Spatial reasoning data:
::::
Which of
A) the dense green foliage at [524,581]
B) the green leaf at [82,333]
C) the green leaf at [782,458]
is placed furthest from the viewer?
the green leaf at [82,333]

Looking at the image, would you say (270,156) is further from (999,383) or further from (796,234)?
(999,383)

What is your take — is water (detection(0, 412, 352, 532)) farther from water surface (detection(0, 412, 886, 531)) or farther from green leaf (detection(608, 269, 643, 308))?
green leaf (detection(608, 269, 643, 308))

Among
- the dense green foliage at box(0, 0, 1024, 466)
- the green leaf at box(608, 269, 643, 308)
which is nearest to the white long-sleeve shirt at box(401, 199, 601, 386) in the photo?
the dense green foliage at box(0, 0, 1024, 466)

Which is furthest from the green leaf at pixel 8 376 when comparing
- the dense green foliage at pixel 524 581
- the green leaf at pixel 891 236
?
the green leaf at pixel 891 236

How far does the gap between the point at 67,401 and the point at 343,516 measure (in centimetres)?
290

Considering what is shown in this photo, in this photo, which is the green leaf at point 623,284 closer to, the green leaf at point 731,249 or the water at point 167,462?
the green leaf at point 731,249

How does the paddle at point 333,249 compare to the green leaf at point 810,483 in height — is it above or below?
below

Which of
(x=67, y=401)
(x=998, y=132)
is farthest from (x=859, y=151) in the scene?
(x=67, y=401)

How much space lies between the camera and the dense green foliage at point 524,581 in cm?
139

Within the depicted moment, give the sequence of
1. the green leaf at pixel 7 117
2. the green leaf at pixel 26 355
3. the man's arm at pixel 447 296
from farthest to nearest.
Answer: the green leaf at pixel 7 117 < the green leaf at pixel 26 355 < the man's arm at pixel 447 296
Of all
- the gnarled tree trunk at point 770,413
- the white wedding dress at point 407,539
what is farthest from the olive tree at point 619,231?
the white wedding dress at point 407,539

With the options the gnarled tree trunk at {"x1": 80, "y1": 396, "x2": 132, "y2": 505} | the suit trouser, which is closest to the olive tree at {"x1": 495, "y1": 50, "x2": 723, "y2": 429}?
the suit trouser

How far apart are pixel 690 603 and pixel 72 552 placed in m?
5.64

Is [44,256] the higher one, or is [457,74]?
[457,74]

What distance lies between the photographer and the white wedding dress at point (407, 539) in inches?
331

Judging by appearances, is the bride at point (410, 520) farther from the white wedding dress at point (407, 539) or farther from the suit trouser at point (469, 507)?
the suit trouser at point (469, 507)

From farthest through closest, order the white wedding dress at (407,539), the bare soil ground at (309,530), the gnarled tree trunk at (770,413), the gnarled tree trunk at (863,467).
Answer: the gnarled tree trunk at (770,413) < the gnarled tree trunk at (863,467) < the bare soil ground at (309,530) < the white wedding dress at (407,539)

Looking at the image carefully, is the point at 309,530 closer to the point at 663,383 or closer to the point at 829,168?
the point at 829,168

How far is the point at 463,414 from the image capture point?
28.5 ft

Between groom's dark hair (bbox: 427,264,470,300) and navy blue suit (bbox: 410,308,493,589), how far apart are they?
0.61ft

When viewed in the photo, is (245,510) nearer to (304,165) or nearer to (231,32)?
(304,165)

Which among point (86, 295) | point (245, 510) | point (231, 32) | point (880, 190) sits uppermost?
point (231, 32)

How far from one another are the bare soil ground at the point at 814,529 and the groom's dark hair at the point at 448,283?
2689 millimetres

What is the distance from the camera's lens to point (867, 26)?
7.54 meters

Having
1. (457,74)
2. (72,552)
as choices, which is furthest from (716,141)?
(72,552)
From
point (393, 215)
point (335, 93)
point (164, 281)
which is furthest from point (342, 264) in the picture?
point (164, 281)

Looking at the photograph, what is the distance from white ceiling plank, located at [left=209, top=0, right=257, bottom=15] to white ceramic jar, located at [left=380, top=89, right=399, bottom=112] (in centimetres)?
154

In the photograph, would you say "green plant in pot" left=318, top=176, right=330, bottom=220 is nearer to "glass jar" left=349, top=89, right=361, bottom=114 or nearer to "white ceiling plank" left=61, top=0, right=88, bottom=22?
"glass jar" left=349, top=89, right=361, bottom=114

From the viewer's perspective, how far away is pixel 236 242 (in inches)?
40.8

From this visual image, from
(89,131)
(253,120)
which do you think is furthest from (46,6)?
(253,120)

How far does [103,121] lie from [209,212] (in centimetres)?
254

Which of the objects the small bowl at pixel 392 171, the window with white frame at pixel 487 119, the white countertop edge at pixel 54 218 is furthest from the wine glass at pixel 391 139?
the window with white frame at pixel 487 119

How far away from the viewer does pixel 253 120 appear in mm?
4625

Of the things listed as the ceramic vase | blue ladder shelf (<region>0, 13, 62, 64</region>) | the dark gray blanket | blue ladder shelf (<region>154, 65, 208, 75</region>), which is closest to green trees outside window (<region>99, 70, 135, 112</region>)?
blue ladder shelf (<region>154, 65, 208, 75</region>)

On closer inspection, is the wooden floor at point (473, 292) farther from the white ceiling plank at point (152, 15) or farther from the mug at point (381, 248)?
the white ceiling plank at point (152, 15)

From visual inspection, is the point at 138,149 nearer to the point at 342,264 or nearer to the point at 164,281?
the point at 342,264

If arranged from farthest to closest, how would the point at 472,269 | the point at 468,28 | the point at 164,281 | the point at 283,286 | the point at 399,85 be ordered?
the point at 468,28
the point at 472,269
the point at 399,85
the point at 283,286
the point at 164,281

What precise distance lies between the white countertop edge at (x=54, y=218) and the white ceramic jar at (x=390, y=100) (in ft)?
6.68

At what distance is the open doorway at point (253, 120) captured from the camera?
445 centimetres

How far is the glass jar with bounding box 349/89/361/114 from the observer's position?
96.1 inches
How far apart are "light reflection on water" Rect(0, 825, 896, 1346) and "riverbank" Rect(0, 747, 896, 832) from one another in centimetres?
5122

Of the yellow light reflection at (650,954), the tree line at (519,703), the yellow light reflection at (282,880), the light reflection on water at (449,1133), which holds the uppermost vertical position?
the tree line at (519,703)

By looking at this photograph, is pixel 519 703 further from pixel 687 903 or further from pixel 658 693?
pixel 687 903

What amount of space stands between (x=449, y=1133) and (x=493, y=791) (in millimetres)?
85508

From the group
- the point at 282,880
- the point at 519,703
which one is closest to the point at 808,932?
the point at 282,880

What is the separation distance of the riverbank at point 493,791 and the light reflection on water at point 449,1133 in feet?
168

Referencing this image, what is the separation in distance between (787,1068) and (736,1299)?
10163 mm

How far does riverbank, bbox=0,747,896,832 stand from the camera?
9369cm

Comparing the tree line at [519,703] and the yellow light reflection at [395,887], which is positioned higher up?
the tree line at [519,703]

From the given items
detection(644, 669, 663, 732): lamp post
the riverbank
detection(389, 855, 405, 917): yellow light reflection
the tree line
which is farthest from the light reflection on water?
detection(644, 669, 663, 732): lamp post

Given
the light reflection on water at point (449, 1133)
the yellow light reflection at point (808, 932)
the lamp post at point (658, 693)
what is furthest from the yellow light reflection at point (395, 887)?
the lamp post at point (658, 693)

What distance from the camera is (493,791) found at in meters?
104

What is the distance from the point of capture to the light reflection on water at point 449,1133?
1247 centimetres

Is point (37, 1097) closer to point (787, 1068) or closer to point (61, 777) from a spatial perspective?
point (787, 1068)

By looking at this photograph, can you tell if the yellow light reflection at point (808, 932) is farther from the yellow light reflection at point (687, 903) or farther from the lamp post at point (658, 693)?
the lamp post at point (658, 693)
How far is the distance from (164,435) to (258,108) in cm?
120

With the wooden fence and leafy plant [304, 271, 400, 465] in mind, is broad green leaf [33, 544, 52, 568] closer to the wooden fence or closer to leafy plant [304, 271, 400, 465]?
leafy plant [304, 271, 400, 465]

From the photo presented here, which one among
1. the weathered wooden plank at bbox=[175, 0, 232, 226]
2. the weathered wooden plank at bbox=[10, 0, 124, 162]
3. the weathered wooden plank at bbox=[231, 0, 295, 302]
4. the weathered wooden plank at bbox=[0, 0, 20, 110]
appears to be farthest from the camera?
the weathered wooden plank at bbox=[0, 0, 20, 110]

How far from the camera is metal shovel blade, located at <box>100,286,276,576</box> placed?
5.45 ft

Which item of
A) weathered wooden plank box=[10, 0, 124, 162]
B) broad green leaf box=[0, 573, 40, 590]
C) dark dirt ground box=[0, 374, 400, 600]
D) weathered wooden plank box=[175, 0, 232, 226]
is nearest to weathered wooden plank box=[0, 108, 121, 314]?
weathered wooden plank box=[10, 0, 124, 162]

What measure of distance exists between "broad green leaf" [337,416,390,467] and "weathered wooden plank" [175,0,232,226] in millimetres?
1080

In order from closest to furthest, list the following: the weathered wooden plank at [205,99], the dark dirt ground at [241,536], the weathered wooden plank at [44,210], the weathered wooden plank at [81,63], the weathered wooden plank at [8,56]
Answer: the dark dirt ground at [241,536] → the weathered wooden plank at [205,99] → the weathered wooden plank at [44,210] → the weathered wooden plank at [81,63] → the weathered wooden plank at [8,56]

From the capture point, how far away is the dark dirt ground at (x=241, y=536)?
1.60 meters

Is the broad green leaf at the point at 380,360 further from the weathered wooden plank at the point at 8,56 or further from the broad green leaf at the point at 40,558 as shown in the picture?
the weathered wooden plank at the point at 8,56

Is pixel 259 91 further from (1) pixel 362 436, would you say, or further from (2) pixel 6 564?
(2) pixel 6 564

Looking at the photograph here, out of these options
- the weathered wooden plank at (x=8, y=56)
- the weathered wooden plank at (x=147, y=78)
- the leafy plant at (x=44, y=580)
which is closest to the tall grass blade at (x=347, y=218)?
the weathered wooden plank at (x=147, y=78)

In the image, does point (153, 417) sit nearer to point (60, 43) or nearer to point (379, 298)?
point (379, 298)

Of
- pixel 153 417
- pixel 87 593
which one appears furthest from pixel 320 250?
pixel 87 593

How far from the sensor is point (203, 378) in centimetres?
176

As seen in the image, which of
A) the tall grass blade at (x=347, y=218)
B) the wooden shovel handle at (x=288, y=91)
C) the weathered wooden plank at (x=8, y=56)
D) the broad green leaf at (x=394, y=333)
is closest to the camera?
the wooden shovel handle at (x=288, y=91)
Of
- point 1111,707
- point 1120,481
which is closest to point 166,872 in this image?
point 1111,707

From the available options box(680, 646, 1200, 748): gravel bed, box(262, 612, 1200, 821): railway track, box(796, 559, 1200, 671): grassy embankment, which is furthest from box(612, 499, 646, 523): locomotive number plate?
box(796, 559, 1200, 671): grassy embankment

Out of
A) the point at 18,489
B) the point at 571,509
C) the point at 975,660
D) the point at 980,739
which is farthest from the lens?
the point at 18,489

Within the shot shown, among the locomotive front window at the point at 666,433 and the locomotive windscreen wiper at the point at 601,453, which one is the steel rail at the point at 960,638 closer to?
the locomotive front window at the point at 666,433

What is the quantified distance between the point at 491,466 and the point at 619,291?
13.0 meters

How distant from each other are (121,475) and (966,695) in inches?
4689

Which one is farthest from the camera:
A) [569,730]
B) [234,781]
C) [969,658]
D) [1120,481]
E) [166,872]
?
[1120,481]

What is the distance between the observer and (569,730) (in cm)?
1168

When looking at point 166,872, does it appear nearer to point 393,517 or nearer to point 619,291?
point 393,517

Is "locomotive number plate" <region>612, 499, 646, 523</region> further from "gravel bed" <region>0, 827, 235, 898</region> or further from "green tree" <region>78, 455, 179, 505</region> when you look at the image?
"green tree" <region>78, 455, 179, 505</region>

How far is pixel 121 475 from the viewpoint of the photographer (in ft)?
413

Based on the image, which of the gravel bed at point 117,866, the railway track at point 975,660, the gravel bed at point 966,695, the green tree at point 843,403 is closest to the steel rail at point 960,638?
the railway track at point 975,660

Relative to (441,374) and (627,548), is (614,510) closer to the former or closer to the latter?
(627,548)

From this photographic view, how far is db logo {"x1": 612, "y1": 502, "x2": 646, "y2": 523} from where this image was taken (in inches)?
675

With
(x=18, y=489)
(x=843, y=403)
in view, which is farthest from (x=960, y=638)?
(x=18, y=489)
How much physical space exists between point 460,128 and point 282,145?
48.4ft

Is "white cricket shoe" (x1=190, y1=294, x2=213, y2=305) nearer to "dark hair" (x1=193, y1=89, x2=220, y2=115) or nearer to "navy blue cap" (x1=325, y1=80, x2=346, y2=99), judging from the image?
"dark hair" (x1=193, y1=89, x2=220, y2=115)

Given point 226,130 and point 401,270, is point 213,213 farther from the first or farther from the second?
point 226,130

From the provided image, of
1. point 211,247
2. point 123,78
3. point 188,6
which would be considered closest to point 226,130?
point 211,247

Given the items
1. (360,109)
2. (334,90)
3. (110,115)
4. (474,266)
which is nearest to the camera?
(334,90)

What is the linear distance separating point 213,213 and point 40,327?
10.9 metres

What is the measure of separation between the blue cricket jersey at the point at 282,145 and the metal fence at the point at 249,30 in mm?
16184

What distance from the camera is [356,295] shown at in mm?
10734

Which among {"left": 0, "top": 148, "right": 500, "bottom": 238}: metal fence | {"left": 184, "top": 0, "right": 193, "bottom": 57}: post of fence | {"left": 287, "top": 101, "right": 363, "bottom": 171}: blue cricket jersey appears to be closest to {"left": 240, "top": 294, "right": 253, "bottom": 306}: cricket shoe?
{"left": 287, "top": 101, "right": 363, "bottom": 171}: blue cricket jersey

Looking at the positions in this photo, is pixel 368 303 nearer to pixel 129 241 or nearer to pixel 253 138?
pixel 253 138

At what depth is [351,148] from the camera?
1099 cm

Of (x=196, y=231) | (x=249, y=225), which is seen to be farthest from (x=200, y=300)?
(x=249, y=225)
::::
Gather every line of the data above that contains the string "lies", matching case.

▶ TASK RESULT
How much space lies between the camera and the dense green foliage at point 524,581 in cm?
What distance lies between the photographer and the white wedding dress at point (407, 539) in inches?
What precise distance lies between the white countertop edge at (x=54, y=218) and the white ceramic jar at (x=390, y=100) (in ft)?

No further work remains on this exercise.